● **Exercise objective**:
Transcribe word for word the lines below from the line with "Conheça o interior" through the line with "Living Room, 5235 Riverside Ave, 2", ends included.

START Records provided

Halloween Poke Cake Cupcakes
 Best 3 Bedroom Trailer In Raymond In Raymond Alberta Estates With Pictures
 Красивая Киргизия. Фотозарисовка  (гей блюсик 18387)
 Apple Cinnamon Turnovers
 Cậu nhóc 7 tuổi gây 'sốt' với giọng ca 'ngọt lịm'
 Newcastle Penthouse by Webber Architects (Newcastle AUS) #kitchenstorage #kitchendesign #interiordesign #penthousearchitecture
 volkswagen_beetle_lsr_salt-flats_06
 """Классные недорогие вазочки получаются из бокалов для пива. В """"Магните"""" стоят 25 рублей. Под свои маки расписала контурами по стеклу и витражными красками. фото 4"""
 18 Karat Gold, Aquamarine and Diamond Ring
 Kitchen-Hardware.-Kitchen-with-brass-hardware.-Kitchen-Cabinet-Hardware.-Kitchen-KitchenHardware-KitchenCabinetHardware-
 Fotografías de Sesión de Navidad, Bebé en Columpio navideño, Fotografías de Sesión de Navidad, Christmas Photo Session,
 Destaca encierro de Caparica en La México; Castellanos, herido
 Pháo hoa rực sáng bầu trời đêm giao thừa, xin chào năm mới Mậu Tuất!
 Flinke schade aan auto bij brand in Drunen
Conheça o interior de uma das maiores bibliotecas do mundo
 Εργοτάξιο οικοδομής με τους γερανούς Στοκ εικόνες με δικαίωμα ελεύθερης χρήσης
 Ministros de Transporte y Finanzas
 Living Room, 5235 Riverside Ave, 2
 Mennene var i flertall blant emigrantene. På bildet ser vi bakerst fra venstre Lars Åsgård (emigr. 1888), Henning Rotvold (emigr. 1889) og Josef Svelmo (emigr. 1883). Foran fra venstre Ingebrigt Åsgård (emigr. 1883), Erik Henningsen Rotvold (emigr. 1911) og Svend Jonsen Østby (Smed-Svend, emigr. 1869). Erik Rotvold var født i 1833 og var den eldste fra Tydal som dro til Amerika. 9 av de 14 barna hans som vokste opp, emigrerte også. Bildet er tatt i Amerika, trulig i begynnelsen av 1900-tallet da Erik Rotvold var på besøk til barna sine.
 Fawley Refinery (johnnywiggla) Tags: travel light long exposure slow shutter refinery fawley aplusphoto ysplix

END Records provided

● **Solution**:
Conheça o interior de uma das maiores bibliotecas do mundo
 Εργοτάξιο οικοδομής με τους γερανούς Στοκ εικόνες με δικαίωμα ελεύθερης χρήσης
 Ministros de Transporte y Finanzas
 Living Room, 5235 Riverside Ave, 2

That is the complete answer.